Economic signs point to improved hiring

WASHINGTON — For the first time in months, a host of indicators are pointing to an improving labor market ahead of the monthly jobs report from the government. The latest report from the Labor Department, coming Friday, is likely to cement the view that the U.S. economy is clear of another recession.

Gauges of manufacturing activity, private-sector hiring and first-time unemployment claims all showed improvement for September, providing more ammunition for those economists who think the glass is still half full for the U.S. economy.

"It's official: The next recession hasn't started yet. It certainly didn't start in September based on the latest available batch of economic indicators," Ed Yardeni, a veteran Wall Street analyst, wrote in a research note Thursday. "Most encouraging is that private-sector payrolls rose 91,000 during the month, according to ADP."

The ADP National Employment Report, which gauges only hiring in the private sector, came in above analysts' expectations Wednesday and pointed to improved hiring after a scary summer. The number is still below the levels that are needed to significantly knock down August's 9.1 percent unemployment rate, but it beats the tepid summer numbers, which prompted analysts' concerns about a double-dip recession.

Also pointing to continued hiring was Thursday's Labor Department report on first-time unemployment claims. These applications for jobless benefits rose by 6,000 to 401,000 last week, but that was less than had been forecast. Importantly, the four-week average for this number continued to fall; it's now at 414,000. That's still above the average of 375,000 jobless claims that economists say reflects a healthier job market.
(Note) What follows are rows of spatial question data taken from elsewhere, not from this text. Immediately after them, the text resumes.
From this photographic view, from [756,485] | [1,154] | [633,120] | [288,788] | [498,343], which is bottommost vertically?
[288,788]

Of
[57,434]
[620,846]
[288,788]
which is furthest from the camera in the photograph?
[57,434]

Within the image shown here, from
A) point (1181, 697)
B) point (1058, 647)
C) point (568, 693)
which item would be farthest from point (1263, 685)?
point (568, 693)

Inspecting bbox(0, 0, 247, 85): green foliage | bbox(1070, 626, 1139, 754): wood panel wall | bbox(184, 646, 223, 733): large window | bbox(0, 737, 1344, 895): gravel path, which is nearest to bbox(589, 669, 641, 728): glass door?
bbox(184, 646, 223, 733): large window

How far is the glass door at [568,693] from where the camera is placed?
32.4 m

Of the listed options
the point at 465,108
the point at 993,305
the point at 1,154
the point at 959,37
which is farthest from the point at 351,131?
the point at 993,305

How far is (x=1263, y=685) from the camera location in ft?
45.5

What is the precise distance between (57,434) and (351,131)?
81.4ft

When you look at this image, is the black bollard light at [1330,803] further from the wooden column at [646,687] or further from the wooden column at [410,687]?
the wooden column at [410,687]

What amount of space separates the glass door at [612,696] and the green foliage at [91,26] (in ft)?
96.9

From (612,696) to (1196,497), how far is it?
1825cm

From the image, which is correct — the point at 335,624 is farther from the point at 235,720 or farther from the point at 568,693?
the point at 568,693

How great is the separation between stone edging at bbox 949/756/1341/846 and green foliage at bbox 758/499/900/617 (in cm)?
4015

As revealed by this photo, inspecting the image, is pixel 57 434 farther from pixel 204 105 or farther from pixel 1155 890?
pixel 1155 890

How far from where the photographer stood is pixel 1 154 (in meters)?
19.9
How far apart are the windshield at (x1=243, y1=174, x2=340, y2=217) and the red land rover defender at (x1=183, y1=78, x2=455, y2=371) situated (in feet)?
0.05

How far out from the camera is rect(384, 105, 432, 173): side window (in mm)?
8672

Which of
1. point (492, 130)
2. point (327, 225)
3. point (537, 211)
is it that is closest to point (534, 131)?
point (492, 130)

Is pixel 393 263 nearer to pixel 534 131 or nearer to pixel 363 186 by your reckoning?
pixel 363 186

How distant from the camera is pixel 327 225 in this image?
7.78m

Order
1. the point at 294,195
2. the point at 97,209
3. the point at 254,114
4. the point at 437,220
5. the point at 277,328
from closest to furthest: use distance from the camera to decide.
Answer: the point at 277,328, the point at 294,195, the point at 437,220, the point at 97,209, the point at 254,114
Most mainstream economists have forecast a September government jobs report that's positive, in the range of 25,000 to 90,000 jobs. The monthly report from the Bureau of Labor Statistics includes state and local hiring, which has been negative throughout 2011 and pulls against stronger overall employment numbers.

While there's been more to cheer about of late, another measure points to future pain. The outplacement company Challenger, Gray & Christmas Inc. said Wednesday in its monthly report on planned job cuts that employers had announced 115,730 layoffs in September. That was the worst job-cut month in more than two years, the firm said.

"Heavy reductions planned by the military accounted for a large portion of September job cuts, signaling what may lie ahead as the federal government seeks across-the-board cuts in spending," Challenger, Gray & Christmas noted, adding that the other big hit came from Bank of America's planned layoffs.

On another positive front, the International Council of Shopping Centers reported Thursday that revenues for its members were up 5.5 percent in September, a big jump over the revised August number of 4.8 percent. That points to more hiring in the retail sector.

Big retailers such as Target and Kohl's did particularly well, as did both discount and luxury stores.

"The discount stores' performance is understandable; however, it is very hard to understand the luxury department stores doing well in this economic and financial environment. Consumer confidence is at recession levels, household net worth is projected to fall considerably, job prospects are dismal and household income is hurting," Chris Christopher, an economist with IHS Global Insight, wrote in a research note. "This report is sending a somewhat confused signal on the state of the American consumer."